It’s like, why is track & field not like this in America? This is so cool. This is awesome. The Zurich meet is packed full, standing room only, and the crowd is crazy. And better yet, they know what’s going on. That was so cool to me.

How can you tell that?

Pindrop quiet at the start, didn’t matter what was going on. Even my parents were there and they were saying people were trying to get up and move around when they had us in the blocks and they were like, “No, you have to sit down, you can’t move yet.”

Why do you think it’s not like that over here?

I don’t know.

Because I went to Zurich in 2017, and it was definitely different. It was one of the best track meets I’ve ever been to. But was it like that at every European meet? Or is it just Zurich’s really good?

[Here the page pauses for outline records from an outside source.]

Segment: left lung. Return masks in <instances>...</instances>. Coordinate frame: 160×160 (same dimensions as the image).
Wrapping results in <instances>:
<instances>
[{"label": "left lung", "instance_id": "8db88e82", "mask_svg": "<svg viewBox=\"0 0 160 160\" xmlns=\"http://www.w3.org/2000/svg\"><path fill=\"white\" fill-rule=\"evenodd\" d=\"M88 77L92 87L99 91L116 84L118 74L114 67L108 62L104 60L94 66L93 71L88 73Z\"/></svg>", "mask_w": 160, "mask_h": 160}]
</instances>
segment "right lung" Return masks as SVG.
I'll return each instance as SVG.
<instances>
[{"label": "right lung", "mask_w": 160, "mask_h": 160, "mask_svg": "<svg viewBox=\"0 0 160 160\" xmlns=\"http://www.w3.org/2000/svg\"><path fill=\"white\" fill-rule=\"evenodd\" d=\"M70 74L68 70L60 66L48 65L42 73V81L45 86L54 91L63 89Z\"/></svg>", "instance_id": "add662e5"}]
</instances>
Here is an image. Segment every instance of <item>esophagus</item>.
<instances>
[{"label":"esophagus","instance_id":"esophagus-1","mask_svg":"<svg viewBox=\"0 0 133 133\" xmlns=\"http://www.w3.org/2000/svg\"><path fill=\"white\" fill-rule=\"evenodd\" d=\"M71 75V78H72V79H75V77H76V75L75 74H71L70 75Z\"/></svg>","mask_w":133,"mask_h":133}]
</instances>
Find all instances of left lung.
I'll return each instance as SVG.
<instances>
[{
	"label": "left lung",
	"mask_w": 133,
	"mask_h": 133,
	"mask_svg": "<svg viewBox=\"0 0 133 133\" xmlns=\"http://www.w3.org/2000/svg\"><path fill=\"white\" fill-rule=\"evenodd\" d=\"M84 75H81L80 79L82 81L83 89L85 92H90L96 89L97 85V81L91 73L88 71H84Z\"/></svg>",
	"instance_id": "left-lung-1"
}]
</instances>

Zurich’s really good. I mean it wasn’t sold out in Monaco, but the crowd still was wild. Everyone knew what was up, competition was great. The whole atmosphere of it made it feel like it was really important.

Do you think that’s because Monaco and Zurich – well, Switzerland also has Lausanne – but those are the two big meets in their whole country for track & field, whereas the US will have US Championships, NCAAs, the Pre Classic…

No, I think it’s a lack of knowledge of the sport, honestly. And I think that stems from a lack of interest. So you have to pose the question, how do we get people interested? 

How do you think?

I don’t know. So the people who did the Formula 1 Netflix series, I’m like, obsessed with it. They did one with tennis and golf, too. The golf one’s actually pretty good. The tennis one’s eh. But there’s a few case studies on the Formula 1 stuff. When it was introduced in 2018 to 2021, their viewership – not on Netflix, but on general, on TV and stuff – jumped 50%. That’s impressive for a sport where you don’t even get to see the driver. They’re in the car the entire time, driving around the track. 

So I think if we can find a way to do something like that, it would be much better. Because we’re just a bib running down the track to everybody. We’re not people.

The conversation was edited for length.